I've talked a lot today about what steps we've taken at the federal level to help the Gulf Coast recover and rebuild. But the true story is this community's unbending resilience. That doesn't start in Washington. It starts right here, in the reborn neighborhoods of New Orleans. (Applause.) It begins with the men and women who waded into deep water or climbed onto rooftops and risked their own lives to save people they'd never met before. It begins with the doctors and nurses who stayed behind to care for the sick and the injured without equipment, without electricity -- like our nation's Surgeon General, Dr. Regina Benjamin -- (applause) -- who mortgaged her house, maxed out on her credit cards so she could reopen her clinic and help care for victims of the storm.

All the volunteer firefighters from this city who recently traveled to Iowa to help another community recover from the devastation of a tornado. They went because they still remember when New York City firefighters who'd been through 9/11 came down to New Orleans to help folks out here after Katrina. (Applause.)

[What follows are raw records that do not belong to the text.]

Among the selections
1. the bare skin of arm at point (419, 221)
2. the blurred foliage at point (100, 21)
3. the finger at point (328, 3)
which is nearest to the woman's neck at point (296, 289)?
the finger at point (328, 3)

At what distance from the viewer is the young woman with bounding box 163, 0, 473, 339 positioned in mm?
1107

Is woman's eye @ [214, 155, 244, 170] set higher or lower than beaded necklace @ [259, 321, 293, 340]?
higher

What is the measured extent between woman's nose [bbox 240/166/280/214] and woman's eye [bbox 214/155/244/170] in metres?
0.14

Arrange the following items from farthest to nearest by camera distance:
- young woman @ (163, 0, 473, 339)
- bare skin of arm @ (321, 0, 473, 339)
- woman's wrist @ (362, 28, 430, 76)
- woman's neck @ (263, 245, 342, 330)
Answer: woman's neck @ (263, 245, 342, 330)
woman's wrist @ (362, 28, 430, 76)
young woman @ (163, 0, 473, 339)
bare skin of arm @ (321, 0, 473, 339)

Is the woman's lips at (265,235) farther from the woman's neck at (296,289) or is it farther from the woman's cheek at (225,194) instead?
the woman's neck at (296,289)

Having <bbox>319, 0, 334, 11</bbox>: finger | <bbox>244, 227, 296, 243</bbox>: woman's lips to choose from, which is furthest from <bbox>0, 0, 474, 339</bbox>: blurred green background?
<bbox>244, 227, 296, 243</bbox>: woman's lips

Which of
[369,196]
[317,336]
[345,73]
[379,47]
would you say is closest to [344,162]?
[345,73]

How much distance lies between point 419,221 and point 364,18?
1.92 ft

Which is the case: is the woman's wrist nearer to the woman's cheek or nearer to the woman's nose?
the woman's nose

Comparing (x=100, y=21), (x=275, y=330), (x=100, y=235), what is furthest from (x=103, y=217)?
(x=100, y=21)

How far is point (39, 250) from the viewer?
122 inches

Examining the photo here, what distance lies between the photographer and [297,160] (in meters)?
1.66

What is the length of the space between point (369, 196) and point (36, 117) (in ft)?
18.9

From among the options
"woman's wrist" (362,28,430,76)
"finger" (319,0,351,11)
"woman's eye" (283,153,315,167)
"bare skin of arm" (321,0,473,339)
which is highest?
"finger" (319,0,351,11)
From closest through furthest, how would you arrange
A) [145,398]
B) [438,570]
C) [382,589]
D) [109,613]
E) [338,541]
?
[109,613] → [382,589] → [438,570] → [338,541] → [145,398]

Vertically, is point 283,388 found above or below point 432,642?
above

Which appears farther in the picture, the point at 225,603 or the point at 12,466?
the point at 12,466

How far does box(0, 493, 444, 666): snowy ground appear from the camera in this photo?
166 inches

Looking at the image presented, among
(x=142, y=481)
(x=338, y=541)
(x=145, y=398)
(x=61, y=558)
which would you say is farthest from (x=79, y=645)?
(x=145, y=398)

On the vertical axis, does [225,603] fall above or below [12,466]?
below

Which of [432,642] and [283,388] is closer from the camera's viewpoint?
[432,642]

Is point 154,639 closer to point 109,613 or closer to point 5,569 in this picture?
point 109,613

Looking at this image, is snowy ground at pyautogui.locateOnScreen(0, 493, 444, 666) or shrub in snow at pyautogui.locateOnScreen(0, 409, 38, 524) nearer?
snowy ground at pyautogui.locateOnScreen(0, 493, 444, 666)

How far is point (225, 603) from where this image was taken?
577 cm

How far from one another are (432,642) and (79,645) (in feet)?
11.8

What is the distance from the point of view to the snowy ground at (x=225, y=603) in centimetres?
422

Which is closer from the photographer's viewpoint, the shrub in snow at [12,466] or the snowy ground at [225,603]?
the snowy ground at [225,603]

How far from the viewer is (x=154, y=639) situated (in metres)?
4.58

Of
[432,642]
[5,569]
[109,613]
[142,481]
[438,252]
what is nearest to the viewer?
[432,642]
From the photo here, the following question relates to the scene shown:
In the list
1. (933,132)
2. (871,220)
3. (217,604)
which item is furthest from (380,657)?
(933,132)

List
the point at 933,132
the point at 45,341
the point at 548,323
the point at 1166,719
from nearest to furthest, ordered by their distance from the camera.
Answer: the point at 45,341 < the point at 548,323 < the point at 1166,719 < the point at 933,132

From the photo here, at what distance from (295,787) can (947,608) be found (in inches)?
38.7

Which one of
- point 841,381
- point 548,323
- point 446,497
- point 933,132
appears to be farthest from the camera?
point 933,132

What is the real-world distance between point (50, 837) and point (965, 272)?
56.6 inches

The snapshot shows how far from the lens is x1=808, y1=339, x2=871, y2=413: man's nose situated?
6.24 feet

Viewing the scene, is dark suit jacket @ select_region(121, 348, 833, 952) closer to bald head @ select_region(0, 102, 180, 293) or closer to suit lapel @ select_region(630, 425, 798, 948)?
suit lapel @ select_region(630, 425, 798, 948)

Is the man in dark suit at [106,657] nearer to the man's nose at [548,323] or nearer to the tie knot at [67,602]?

The story of this city's resilience begins with all the men and women who refused to give up on their homes; who stayed to clean up and rebuild -- not just their own homes or their own yards or their own lives, but their neighbors', too.

You can find all kinds of information on disaster preparedness through the FEMA website. And given that during the Q&A section the President was also greeted with a "buenas tardes," it may also be worth noting that they have also dramatically improved their Spanish language page as well.